Es extraordinariamente difícil modificar todos los valores de una época, por más que sea necesario plantear paradigmas alternativos; lo es también identificar qué ideas sirven más y mejor para activar y movilizar. Las medidas que plantean informes como el del Future Policy Lab son interesantes y en muchos casos necesarias, y hace falta acción política que actúe contra el mito de la meritocracia; dudo, en cambio, sobre si la afirmación discursiva plana que apunta con el dedo a ese mito es lo más funcional.

El discurso de Lilith Verstrynge ha funcionado bien para activar a una parte del espectro político que ya estaba completamente de acuerdo con todo lo que Lilith Verstrynge decía. No sé si, tal y como está planteado, ese discurso sirve para ampliar el espectro, o si juega especialmente bien con los puntos fuertes de su personaje; por más que tenga mucha razón en lo que dice, por más que la crítica contra ella haya sido profundamente injusta, por más que su reacción fuera inteligente, creo con sinceridad que hay que rescatar el trocito de verdad (por más que la recubran de mentira) que permanece en las falsedades de nuestro adversario.

Quizá la izquierda, al tiempo que busca incidir en lo incrustado, cambiarlo todo, al tiempo que se rearma, tendría que pensar en cómo (más que tratar de acabar con todo el poder cultural del neoliberalismo) cumplir aquellos deseos prometidos por el neoliberalismo que este ha sido incapaz de satisfacer, en palabras de Mark Fisher.
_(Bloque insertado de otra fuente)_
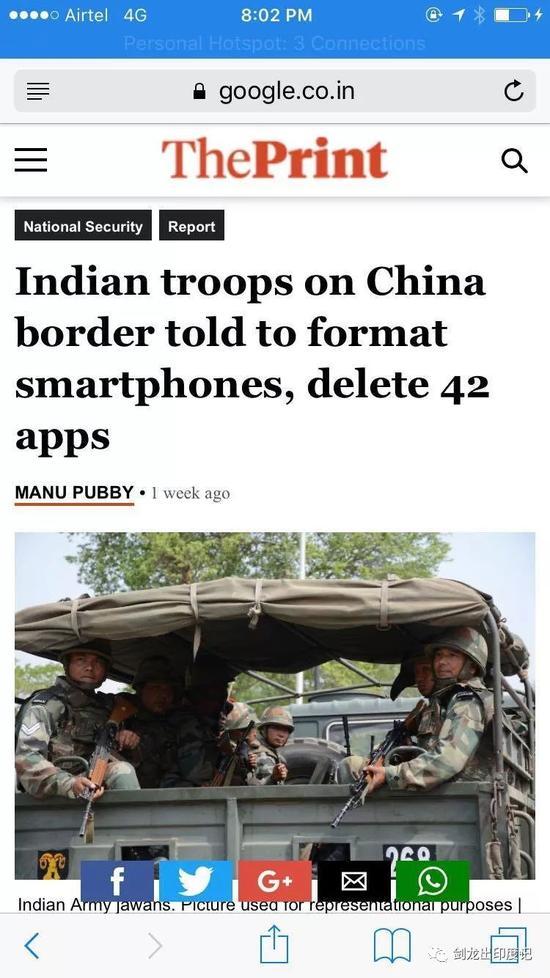 ThePrint的报道很克制,只是强调边防部队被要求禁止使用中国应用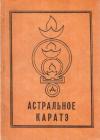 Купить книгу В. С. Аверьянов - Астральное каратэ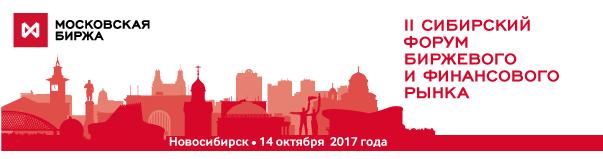 II Сибирский форум биржевого и финансового рынка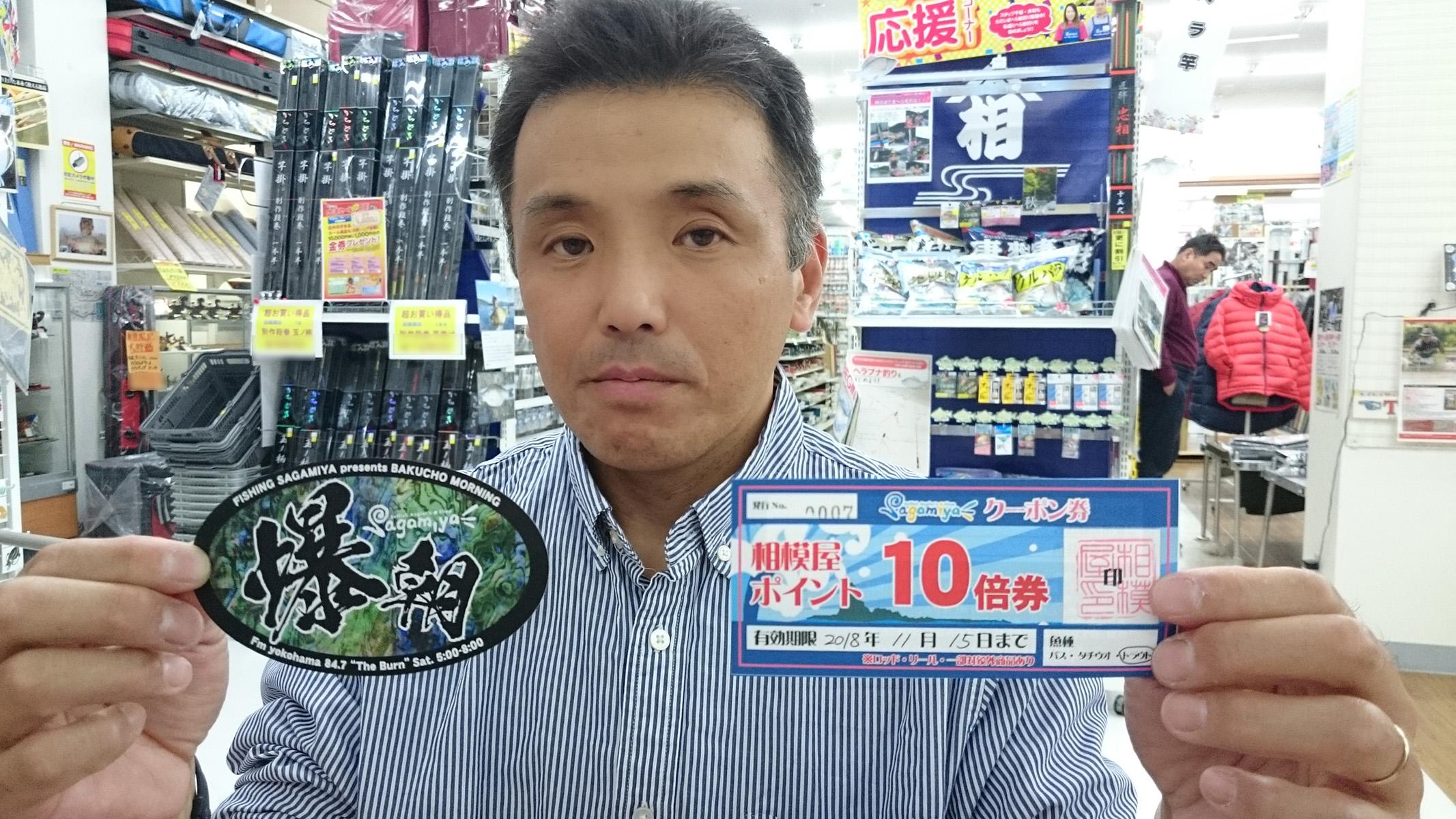 ~大物釣り隊~コラボルアー編(トラウト)エントリーNo.1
Si no vamos a poder acabar con el apego al mérito, por más que conozcamos racionalmente que este afecto es irracional, ¿cómo movilizar una noción del mérito en una dirección progresista, acabando con la hegemonía sobre ese concepto que aparece en la ideología neoliberal?

La pregunta es clave para que no nos quedemos en una denuncia de lo que está mal y podamos pasar a la construcción de una alternativa; por duro que parezca asumirlo para quienes estaríamos a gusto cambiando el mundo de base, toda alternativa se forja con una alianza de lo nuevo y de lo viejo. En lugar de celebrarnos cada uno cuando nuestra propia bancada nos jalea, repensar toda inercia es necesario para que, algún día, podamos alguna cosa más allá de respuestas y reacciones. Escapar de los roles asignados en nuestro teatro carcelario sí tendrá su mérito.